----- Исходный текст -----

В общем, «жизнь бьет ключом по голове» – так писала восхитительная Тэффи.
Сказано: сострадание – это страшная, необузданная страсть, которую испытывают немногие. Покарал меня Бог таким недугом.
Перечитываю уход Толстого у Бунина… «Место нечистоты есть дом». Так говорил Будда.
После того как все домработницы пошли в артистки, вспоминаю Будду ежесекундно!
Раневская возвращается с гастролей. Разговор в купе. Одна говорит: «Вот вернусь домой и во всем признаюсь мужу». Вторая: «Ну ты и смелая». Третья: «Ну ты и глупая». Раневская: «Ну у тебя и память».
…Сейчас, когда так мало осталось времени, перечитываю всё лучшее и конечно же «Войну и мир». А войны были, есть и будут. Подлое человечество подтерлось гениальной этой книгой, наплевало на нее.
«Просящему дай». Евангелие. А что значит отдавать и не просящему? Даже то, что нужно самому?
Писать надо только тогда, когда каждый раз, обмакивая перо, оставляешь в чернильнице кусок мяса (Толстой).
Раневская обедала в ресторане и осталась недовольна и кухней, и обслуживанием.
– Позовите директора, – сказала она, расплатившись.
А когда тот пришел, предложила ему обняться.
– Что такое? – смутился тот.
– Обнимите меня, повторила Фаина Георгиевна.
– Но зачем?
– На прощание. Больше Вы меня здесь не увидите.
80 лет – степень наслаждения и восторга Толстым. Сегодня я верю только Толстому. Я вижу его глазами. Всё это было с ним. Больше отца он мне дорог, как небо. Как князь Андрей. Я смотрю в небо и бываю очень печальна.
Чем затруднительнее положение, тем меньше надо действовать (Толстой).
Из Парижа привезли всю Тэффи. Книг 20 прочитала. Чудо, умница.
Перечитываю Бабеля в сотый раз и всё больше и больше изумляюсь этому чуду убиенному.

----- Предоставленные записи -----

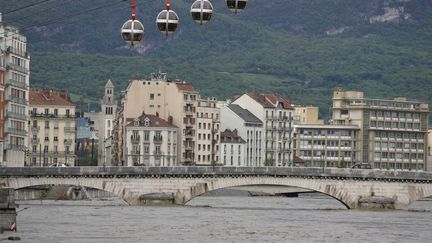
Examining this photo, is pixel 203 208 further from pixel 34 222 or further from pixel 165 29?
pixel 165 29

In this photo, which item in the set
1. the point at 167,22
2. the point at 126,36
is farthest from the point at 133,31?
the point at 167,22

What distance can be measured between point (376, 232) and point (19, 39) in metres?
82.0

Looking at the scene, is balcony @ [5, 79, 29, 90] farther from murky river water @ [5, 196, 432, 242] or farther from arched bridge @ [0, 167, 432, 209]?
arched bridge @ [0, 167, 432, 209]

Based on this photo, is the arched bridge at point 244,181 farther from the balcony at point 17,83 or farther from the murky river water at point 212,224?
the balcony at point 17,83

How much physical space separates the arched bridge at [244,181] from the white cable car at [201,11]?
69783 millimetres

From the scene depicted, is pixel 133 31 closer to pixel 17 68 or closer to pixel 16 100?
pixel 16 100

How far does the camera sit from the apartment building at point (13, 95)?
179m

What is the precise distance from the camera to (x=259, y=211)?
483ft

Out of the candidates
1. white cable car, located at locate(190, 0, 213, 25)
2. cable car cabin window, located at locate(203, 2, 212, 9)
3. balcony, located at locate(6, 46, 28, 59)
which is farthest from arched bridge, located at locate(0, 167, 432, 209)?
cable car cabin window, located at locate(203, 2, 212, 9)

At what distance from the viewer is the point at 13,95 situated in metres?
183

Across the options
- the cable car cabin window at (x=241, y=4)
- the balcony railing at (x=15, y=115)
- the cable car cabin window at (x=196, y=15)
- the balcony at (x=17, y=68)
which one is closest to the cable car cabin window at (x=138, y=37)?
the cable car cabin window at (x=196, y=15)

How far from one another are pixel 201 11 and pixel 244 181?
71.5 m

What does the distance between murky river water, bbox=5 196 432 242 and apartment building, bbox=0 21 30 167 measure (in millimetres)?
28155

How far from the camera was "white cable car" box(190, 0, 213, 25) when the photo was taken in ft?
262
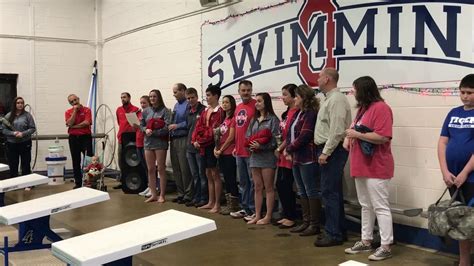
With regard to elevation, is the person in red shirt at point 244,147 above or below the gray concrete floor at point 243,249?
above

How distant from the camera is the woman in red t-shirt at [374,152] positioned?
422cm

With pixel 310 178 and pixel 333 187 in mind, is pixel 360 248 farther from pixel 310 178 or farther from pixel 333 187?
pixel 310 178

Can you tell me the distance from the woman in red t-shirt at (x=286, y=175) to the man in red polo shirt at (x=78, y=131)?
13.0 feet

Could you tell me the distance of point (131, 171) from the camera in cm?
805

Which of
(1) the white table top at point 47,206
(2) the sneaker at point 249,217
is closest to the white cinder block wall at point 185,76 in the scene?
(2) the sneaker at point 249,217

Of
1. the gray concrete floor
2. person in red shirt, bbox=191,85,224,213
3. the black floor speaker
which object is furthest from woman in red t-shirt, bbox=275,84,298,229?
the black floor speaker

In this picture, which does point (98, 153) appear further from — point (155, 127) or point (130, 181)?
point (155, 127)

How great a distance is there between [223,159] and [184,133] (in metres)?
0.94

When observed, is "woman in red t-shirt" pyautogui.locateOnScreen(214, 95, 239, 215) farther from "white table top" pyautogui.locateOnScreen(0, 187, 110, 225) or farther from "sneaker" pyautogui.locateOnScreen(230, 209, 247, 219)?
"white table top" pyautogui.locateOnScreen(0, 187, 110, 225)

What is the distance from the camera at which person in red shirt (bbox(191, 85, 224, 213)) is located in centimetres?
631

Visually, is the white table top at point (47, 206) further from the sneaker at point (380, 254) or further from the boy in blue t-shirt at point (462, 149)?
the boy in blue t-shirt at point (462, 149)

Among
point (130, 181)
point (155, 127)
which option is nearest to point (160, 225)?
point (155, 127)

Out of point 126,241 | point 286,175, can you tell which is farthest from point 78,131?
Result: point 126,241

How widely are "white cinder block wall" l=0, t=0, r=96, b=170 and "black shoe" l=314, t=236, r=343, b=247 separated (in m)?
7.13
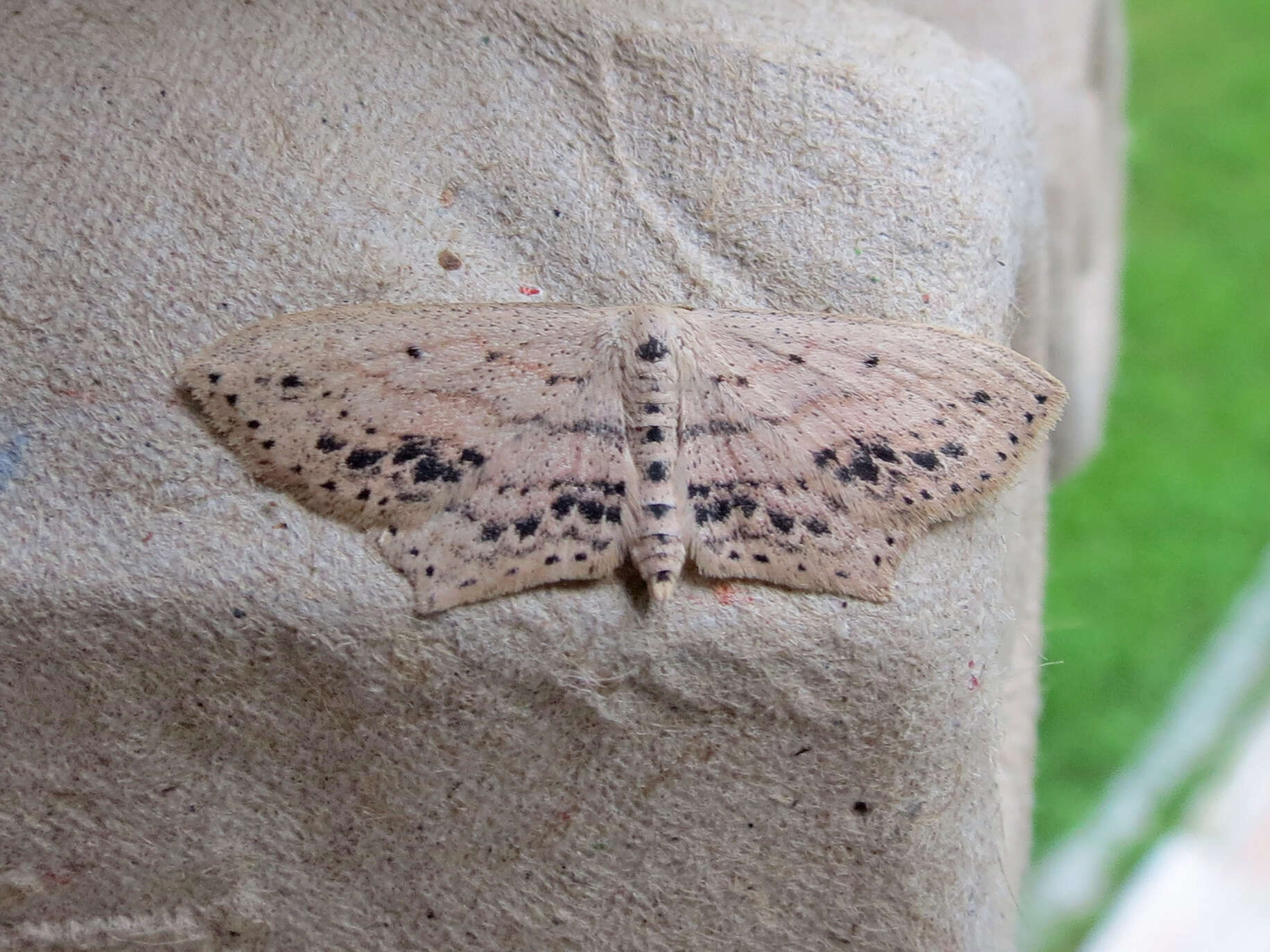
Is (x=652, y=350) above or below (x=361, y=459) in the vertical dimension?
above

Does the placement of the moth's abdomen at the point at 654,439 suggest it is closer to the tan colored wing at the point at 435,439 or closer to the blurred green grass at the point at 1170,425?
the tan colored wing at the point at 435,439

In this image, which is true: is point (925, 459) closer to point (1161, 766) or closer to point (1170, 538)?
point (1161, 766)

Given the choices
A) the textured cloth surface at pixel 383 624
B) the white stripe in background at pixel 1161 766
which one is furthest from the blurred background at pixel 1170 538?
the textured cloth surface at pixel 383 624

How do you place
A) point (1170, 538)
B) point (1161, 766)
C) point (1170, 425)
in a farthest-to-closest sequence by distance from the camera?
point (1170, 425), point (1170, 538), point (1161, 766)

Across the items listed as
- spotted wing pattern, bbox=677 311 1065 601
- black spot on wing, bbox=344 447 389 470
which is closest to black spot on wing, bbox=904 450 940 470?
spotted wing pattern, bbox=677 311 1065 601

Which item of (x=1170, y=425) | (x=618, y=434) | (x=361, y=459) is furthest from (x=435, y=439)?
(x=1170, y=425)

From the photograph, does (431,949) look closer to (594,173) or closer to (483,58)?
(594,173)

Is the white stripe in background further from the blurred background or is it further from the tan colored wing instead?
the tan colored wing
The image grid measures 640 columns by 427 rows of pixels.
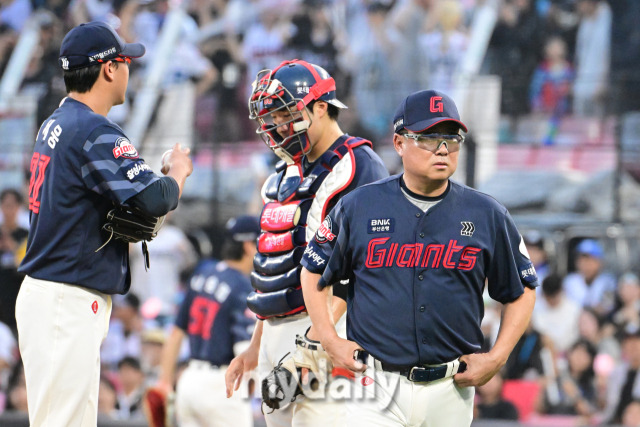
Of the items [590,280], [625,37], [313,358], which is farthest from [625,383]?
[313,358]

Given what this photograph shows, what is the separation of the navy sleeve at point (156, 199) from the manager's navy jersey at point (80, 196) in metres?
0.03

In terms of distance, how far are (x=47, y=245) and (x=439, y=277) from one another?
5.57 feet

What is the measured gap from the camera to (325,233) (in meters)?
3.62

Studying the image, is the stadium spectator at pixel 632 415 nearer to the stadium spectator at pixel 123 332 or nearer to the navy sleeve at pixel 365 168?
the navy sleeve at pixel 365 168

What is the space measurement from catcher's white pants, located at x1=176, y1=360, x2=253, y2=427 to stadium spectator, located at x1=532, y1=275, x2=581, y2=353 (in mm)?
3641

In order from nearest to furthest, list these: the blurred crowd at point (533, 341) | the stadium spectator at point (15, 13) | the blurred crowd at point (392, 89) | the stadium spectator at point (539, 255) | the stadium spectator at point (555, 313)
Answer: the blurred crowd at point (533, 341) → the blurred crowd at point (392, 89) → the stadium spectator at point (555, 313) → the stadium spectator at point (539, 255) → the stadium spectator at point (15, 13)

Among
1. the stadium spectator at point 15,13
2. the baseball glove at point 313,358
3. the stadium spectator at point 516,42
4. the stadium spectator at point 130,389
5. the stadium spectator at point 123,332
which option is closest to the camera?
the baseball glove at point 313,358

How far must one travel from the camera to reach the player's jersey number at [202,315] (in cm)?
660

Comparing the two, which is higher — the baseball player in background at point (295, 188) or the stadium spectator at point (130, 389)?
the baseball player in background at point (295, 188)

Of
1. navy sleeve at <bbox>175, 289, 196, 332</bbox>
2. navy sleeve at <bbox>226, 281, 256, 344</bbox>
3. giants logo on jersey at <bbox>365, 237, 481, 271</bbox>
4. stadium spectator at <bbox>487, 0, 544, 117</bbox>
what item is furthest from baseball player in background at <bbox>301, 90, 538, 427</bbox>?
stadium spectator at <bbox>487, 0, 544, 117</bbox>

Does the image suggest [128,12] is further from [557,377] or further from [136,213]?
[136,213]

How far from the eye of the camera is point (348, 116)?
10.6 metres

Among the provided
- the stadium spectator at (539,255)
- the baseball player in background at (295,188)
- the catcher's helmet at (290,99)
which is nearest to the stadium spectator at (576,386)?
the stadium spectator at (539,255)

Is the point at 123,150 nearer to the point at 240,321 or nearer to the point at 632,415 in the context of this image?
the point at 240,321
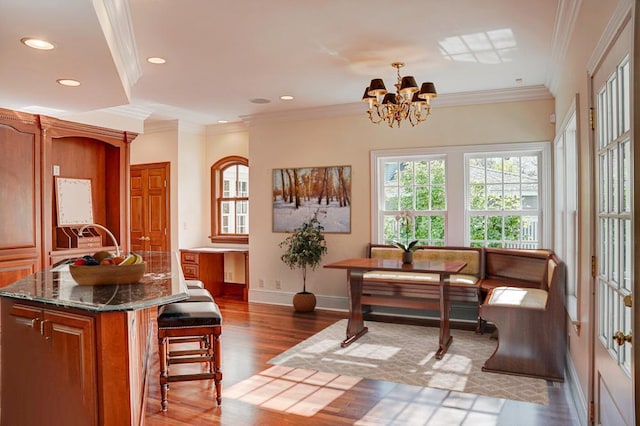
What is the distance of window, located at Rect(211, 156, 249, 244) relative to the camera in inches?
303

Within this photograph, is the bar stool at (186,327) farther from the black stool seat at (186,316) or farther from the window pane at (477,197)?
the window pane at (477,197)

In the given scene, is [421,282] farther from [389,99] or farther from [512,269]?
[389,99]

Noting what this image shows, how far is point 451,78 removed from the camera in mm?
4996

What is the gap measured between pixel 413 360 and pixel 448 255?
69.9 inches

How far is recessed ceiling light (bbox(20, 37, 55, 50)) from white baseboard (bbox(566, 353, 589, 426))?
12.6 feet

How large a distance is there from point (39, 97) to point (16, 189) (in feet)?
3.78

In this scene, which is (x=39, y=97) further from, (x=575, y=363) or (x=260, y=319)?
(x=575, y=363)

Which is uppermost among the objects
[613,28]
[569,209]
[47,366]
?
[613,28]

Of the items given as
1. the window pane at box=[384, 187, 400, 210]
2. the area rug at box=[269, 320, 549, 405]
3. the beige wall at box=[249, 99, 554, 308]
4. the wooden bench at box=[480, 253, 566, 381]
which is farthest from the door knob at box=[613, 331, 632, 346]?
the window pane at box=[384, 187, 400, 210]

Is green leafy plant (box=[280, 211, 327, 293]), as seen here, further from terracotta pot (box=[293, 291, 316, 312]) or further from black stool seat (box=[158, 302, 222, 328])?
black stool seat (box=[158, 302, 222, 328])

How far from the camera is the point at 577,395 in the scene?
315 cm

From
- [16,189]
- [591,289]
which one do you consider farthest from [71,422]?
[16,189]

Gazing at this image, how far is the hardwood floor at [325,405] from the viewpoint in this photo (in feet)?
10.00

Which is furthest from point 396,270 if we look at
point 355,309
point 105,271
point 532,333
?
point 105,271
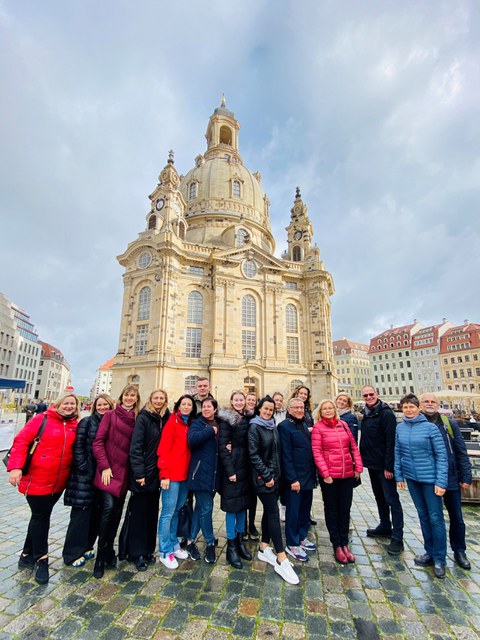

-----

Задания ->
A. Процитируйте исходный текст от слов "Раневская обедала в" до слов "прочитала. Чудо, умница.".
B. Что, согласно исходному тексту, Раневская предложила директору ресторана, когда он пришел?

Ответы к заданиям ->
A.
Раневская обедала в ресторане и осталась недовольна и кухней, и обслуживанием.
– Позовите директора, – сказала она, расплатившись.
А когда тот пришел, предложила ему обняться.
– Что такое? – смутился тот.
– Обнимите меня, повторила Фаина Георгиевна.
– Но зачем?
– На прощание. Больше Вы меня здесь не увидите.
80 лет – степень наслаждения и восторга Толстым. Сегодня я верю только Толстому. Я вижу его глазами. Всё это было с ним. Больше отца он мне дорог, как небо. Как князь Андрей. Я смотрю в небо и бываю очень печальна.
Чем затруднительнее положение, тем меньше надо действовать (Толстой).
Из Парижа привезли всю Тэффи. Книг 20 прочитала. Чудо, умница.

B. Обняться на прощание.